Former trainer Jeremy Noseda was on Tuesday fined £1,500 and Walk In The Sun disqualified from a novice race at Kempton in January 2018 after the horse tested positive for cocaine.
The decision of the independent judicial panel brings to a close a long-running case that first surfaced with reports in March 2018 that Walk In The Sun, who raced in the colours of the beleaguered Phoenix Thoroughbreds operation, had failed a dope test.
Revelations that the substance found was a metabolite of cocaine were reported only in June of the same year.

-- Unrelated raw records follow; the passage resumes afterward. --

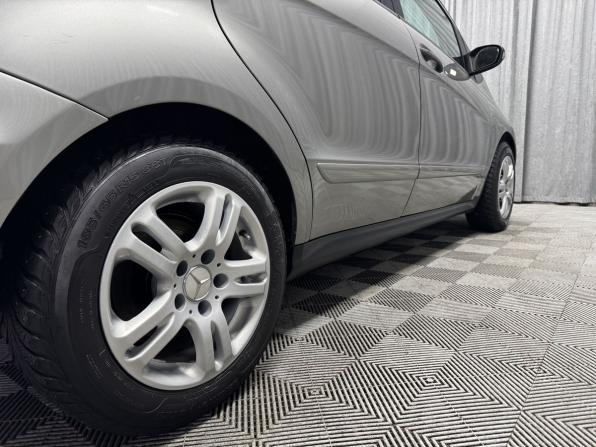 Mercedes-Benz A-Класс II (W169) с пробегом 2007 года, цена 599 000 рублей, 216333 км, хэтчбек, Автокод Объявления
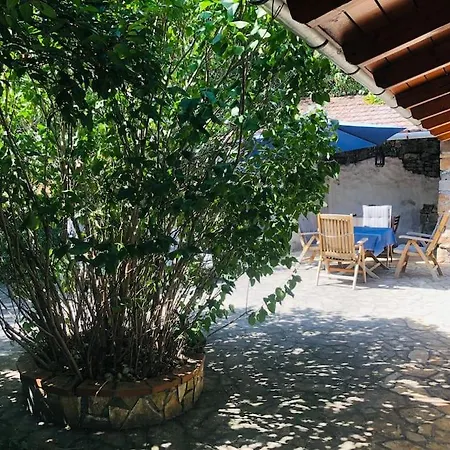 Erdoszeli Nyaralohaz *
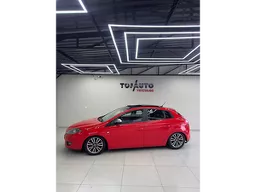 Fiat Bravo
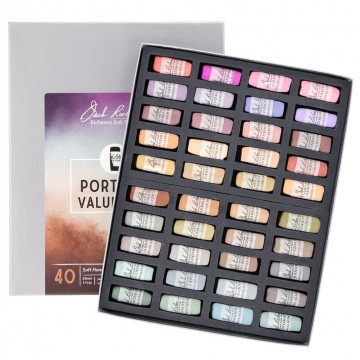 2561 richeson portrait values 4 8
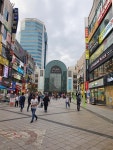 성남에 가볼 만한 장소, 모란시장이 전부가 아닙니다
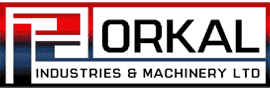 ORKAL INDUSTRIES AND MACHINERY LTD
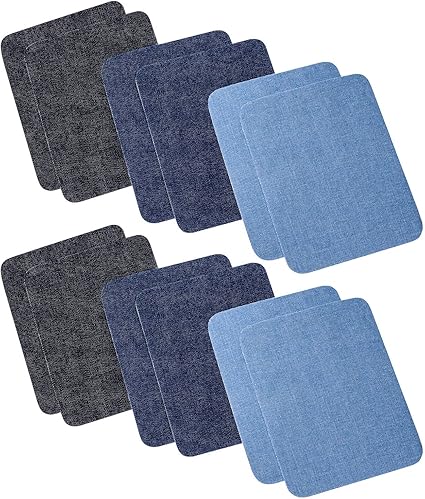 jeans patches amazon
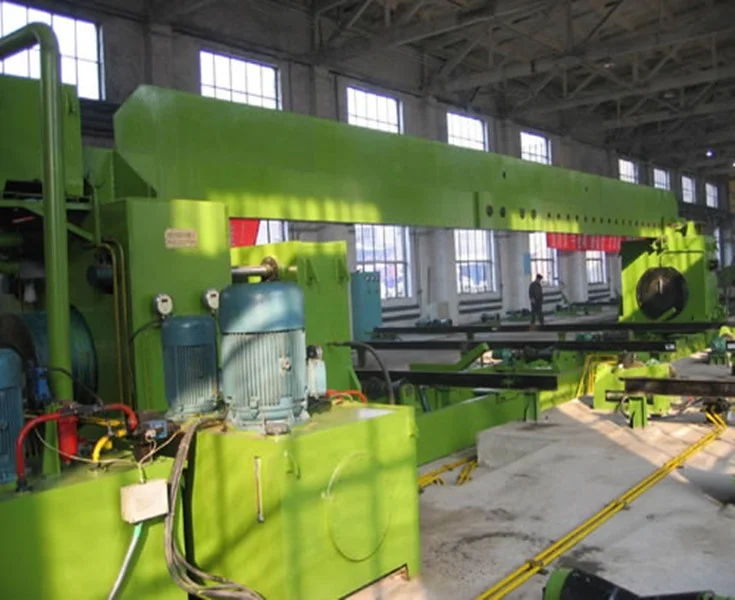 China factory supply Pipe hydrotester/ Steel tube Hydrostatic Test equipment /tube Pressure Testing Machine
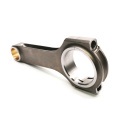 Customized forged connecting rods 4340 engine assembly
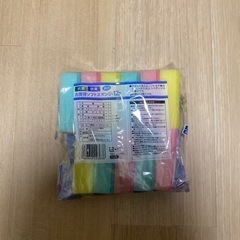 早い者勝ち　食器用スポンジ　11個の画像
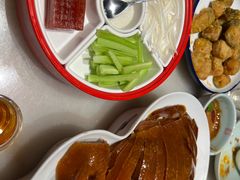 -小吊梨汤·北京菜·烤鸭(鸟巢店)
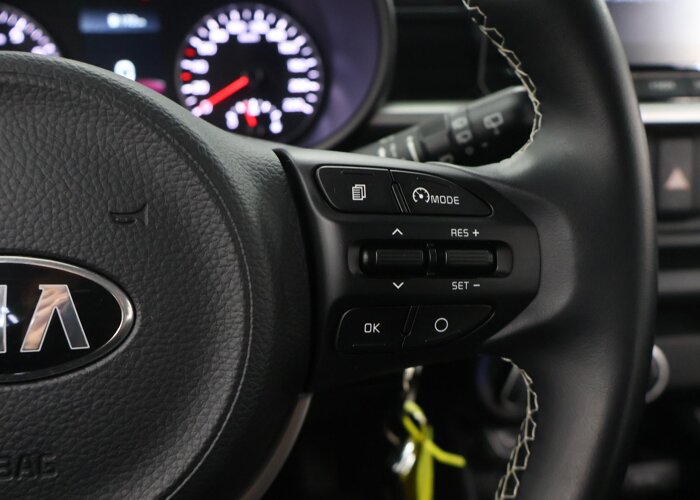 Kia Picanto 1.0 DPi DynamicLine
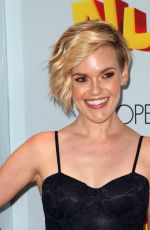 KARI WAHLGREN at The Nut Job 2: Nutty by Nature Premiere in Los Angeles 08/05/2017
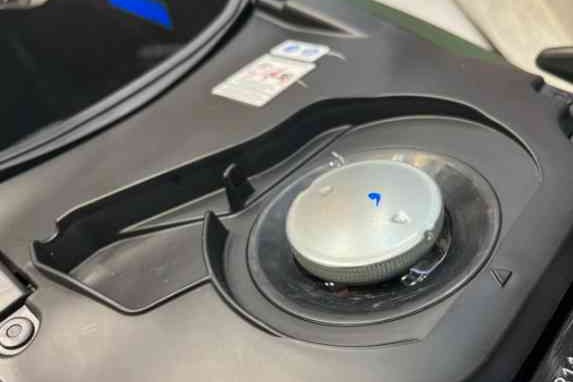 Fungsi Vital Karet Tutup Tangki, Bisa Cegah Terjadinya Boros Bensin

Before Tuesday's verdict it had been widely reported that Walk In The Sun, a €1.4 million purchase, had tested positive for the prohibited substance after his second victory for Noseda at Lingfield in February 2018, when in fact the positive test was returned following his short-head victory on his debut at Kempton.
Following discussion by both Noseda’s legal team and the BHA concerning the sensitive nature of some of the specific facts relating to the hearing, an application was made and granted for the hearing to be held in private with members of the media not permitted to attend.
A BHA statement said full written reasons from the panel would follow in "due course".
In May 2018, Phoenix removed 14 horses, including one-time Kentucky Derby candidate Gronkowski, from the Newmarket yard of Noseda in a move that left him "shocked and surprised" and with "no reason or explanation for their decision". Walk In The Sun joined Martyn Meade before later being transferred to Dubai.
The split proved a significant blow to Noseda, who at the time had been Phoenix's principal trainer in Europe and, along with his estranged wife and bloodstock agent Kerri Radcliffe, had played a key role in helping establish the owners as a major international player in the sales ring and on the racecourse.
Classic-winning Noseda surprised the racing world last June when he announced his retirement after a 23-year training career.
Phoenix has been in the spotlight since November when founder Amer Abdulaziz Salman, 56, was alleged in a New York court to be a key money launderer for the fake $4 billion cryptocurrency scam OneCoin before allegedly stealing €100 million from the fraudsters. Abdulaziz categorically denies the allegations.
Last week Phoenix were suspended by the BHA from having runners in Britain until further notice.